Controversy behind me, says Semenya

Controversy behind me, says Semenya

LONDON - Agence France-Presse
Controversy behind me, says Semenya

Caster Semenya takes part in the 800m competition at an athletics meeting. REUTERS photo

South African 800m runner Caster Semenya said yesterday her controversial victory in the 2009 outdoor world championships was behind her and she was solely focused on adding Olympic gold.

The 21-year-old - who is coached by 2000 Sydney Olympics 800m champion Mutola from Mozambique - had to undergo drug tests followed by gender tests following that magnificent victory in Berlin. The situation spiralled out of control with Caster complaining of “unwarranted and invasive scrutiny of the most intimate and private details of my being”.

She was barred from the track for almost a year before being cleared to run again and her comeback was hampered by a lower back injury and a growing belief that coach Michael Seme had taken her as far as he could.

Eyes on gold
However, she told several British national newspapers yesterday that nightmare was all in the past and she wanted to go on and win the gold - something if she does achieve she will dedicate to the increasingly frail South African political icon Nelson Mandela, who celebrates his 94th birthday on Wednesday.

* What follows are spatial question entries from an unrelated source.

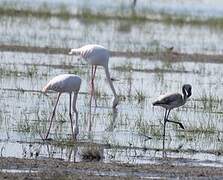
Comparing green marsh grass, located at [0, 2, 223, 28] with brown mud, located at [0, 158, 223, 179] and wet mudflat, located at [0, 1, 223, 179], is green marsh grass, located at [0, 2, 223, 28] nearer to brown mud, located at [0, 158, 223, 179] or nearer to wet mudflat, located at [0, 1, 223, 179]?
wet mudflat, located at [0, 1, 223, 179]

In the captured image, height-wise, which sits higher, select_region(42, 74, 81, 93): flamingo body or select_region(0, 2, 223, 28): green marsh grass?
select_region(0, 2, 223, 28): green marsh grass

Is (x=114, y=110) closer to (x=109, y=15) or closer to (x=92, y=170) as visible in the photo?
(x=92, y=170)

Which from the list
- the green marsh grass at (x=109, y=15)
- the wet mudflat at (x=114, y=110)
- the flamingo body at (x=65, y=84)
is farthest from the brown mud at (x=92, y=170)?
the green marsh grass at (x=109, y=15)

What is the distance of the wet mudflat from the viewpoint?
11766 millimetres

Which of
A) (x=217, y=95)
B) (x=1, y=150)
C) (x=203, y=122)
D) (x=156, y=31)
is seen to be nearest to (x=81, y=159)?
(x=1, y=150)

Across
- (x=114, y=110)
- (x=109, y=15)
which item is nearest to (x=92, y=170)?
(x=114, y=110)

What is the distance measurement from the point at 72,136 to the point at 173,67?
1128 cm

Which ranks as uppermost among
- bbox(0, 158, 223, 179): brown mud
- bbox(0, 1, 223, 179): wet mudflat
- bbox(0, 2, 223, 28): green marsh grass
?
bbox(0, 2, 223, 28): green marsh grass

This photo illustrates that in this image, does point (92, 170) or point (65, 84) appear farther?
point (65, 84)

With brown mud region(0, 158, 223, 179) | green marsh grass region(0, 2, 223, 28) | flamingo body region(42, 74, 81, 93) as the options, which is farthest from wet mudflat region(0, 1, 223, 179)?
green marsh grass region(0, 2, 223, 28)

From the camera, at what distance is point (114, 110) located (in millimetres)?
17203

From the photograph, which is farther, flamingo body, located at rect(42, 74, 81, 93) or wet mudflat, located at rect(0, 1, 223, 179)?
flamingo body, located at rect(42, 74, 81, 93)

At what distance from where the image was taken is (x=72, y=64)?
2355 cm

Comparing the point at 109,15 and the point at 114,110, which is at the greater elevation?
the point at 109,15
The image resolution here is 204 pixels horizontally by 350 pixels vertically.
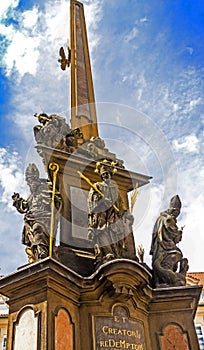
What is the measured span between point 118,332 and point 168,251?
2.00 meters

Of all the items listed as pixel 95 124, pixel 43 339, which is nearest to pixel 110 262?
pixel 43 339

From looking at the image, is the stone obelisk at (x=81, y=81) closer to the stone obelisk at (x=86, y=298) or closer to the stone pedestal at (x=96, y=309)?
the stone obelisk at (x=86, y=298)

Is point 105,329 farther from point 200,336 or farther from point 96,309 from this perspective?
point 200,336

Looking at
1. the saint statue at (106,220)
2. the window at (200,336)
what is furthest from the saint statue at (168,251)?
the window at (200,336)

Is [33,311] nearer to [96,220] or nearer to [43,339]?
[43,339]

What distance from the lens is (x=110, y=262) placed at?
7238 mm

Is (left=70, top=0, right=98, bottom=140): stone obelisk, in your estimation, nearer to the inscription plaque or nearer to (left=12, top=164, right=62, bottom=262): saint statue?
(left=12, top=164, right=62, bottom=262): saint statue

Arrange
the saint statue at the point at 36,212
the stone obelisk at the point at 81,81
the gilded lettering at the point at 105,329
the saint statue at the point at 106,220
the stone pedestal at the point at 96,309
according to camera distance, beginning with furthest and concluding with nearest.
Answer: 1. the stone obelisk at the point at 81,81
2. the saint statue at the point at 106,220
3. the saint statue at the point at 36,212
4. the gilded lettering at the point at 105,329
5. the stone pedestal at the point at 96,309

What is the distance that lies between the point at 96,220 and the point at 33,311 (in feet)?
7.26

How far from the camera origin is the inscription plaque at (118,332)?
6.82 metres

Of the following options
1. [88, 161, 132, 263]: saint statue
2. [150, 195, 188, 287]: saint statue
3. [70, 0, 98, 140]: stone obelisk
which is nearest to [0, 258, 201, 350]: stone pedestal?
[150, 195, 188, 287]: saint statue

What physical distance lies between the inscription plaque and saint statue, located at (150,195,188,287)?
3.33ft

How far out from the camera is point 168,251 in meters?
8.36

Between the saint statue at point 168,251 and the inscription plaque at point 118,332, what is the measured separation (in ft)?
3.33
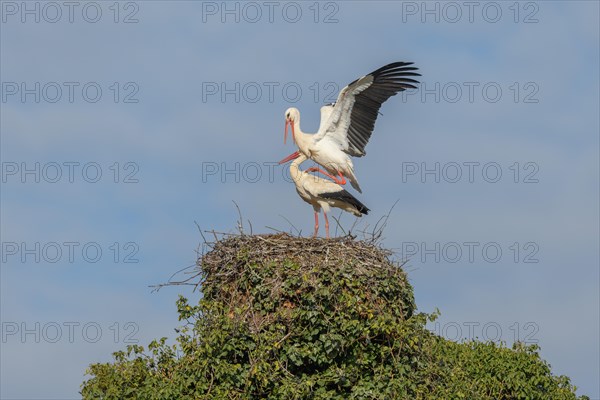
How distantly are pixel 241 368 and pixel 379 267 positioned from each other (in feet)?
7.95

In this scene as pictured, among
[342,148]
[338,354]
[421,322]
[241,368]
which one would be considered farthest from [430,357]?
[342,148]

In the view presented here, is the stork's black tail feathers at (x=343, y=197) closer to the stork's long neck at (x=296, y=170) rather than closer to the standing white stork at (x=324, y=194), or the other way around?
the standing white stork at (x=324, y=194)

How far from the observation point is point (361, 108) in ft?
62.2

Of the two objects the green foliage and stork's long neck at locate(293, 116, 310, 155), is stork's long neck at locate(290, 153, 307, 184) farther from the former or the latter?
the green foliage

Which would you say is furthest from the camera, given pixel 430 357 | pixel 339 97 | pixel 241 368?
pixel 339 97

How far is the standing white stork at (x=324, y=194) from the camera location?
18281mm

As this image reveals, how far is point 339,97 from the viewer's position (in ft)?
61.4

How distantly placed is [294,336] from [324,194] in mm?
3566

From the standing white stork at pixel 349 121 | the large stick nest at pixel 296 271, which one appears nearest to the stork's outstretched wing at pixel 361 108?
the standing white stork at pixel 349 121

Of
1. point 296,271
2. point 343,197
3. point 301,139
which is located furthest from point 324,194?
point 296,271

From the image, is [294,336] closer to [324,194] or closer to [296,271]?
[296,271]

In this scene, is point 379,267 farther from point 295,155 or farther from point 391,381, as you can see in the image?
point 295,155

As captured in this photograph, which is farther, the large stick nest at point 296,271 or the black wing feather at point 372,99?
the black wing feather at point 372,99

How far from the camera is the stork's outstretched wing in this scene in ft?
61.8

“That is in the past,” she said. “You need to concentrate on the future. I don’t have to entertain those things now. I can concentrate on my running, that’s all.

“With each year I experience I become a more relaxed athlete. I also know what is important to listen to and what to ignore.

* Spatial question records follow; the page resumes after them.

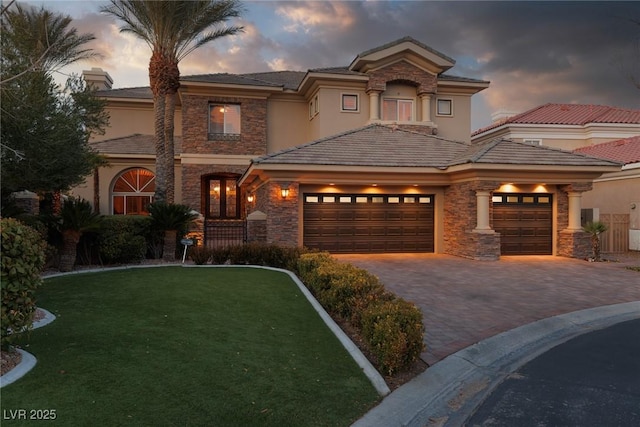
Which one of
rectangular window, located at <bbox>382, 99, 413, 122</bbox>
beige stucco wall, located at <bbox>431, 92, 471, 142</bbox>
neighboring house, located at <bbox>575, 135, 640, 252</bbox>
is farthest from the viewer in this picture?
beige stucco wall, located at <bbox>431, 92, 471, 142</bbox>

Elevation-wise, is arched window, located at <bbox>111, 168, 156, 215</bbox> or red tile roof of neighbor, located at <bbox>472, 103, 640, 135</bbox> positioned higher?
red tile roof of neighbor, located at <bbox>472, 103, 640, 135</bbox>

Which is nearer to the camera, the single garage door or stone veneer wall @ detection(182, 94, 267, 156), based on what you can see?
the single garage door

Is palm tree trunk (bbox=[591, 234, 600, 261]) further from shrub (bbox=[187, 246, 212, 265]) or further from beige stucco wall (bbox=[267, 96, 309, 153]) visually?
beige stucco wall (bbox=[267, 96, 309, 153])

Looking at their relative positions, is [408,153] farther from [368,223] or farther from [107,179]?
[107,179]

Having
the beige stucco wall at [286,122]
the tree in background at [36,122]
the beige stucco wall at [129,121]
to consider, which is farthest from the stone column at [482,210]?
the beige stucco wall at [129,121]

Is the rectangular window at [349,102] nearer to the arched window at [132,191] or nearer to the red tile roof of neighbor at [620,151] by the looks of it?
the arched window at [132,191]

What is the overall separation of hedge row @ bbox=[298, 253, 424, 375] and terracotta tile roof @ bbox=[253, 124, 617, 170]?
23.9 ft

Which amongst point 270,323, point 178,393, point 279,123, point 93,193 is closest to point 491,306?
point 270,323

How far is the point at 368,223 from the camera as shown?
18094 millimetres

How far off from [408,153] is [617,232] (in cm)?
1127

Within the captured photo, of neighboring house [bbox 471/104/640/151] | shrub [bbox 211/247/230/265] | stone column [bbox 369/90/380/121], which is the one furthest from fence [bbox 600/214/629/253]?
shrub [bbox 211/247/230/265]

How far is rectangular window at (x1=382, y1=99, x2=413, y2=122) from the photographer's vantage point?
78.4ft

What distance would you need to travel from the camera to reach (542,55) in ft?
64.8

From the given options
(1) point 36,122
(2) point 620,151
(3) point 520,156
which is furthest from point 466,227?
(1) point 36,122
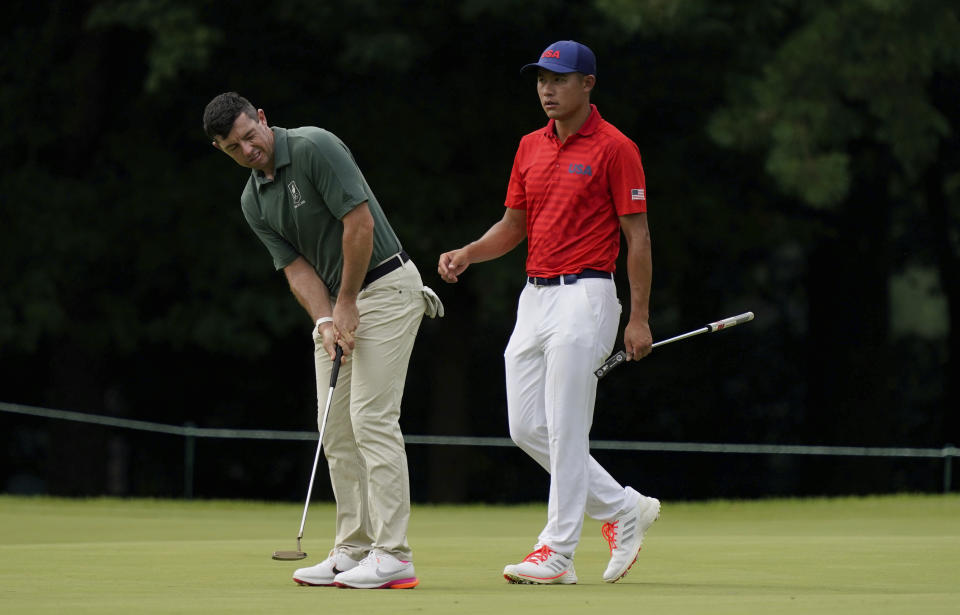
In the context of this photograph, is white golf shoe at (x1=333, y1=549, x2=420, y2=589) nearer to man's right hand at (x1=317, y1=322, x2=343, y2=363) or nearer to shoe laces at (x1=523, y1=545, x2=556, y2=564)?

“I try to run my best always but sometimes I do not and I have to deal with negatives. People ask questions that can make you sad, but I must always stay positive.

Acting professional
“That’s what I have to learn. I have to act professionally. But this is my first Olympics so London will be special for me.”

Semenya, whose fastest time this year 1min 59.18sec has been bettered five times by 2008 Olympic gold medalist Pamela Jelimo of Kenya, recalled the first time she met Mandela, the dashing lawyer who spent 27 years in jail for opposing apartheid before becoming the first leader of a non-racial South Africa.

“The first time I met Mandela he was just looking at me as a little tiny girl,” she said.

“I was a little bit small but he said: ‘I believe in you, so you go out there and make me proud’. So I kept the spirit and the legacy.

 “Everything I do, I do it for him. He made me believe in the dark days after my victory. He inspired me a lot and he continues to do so.”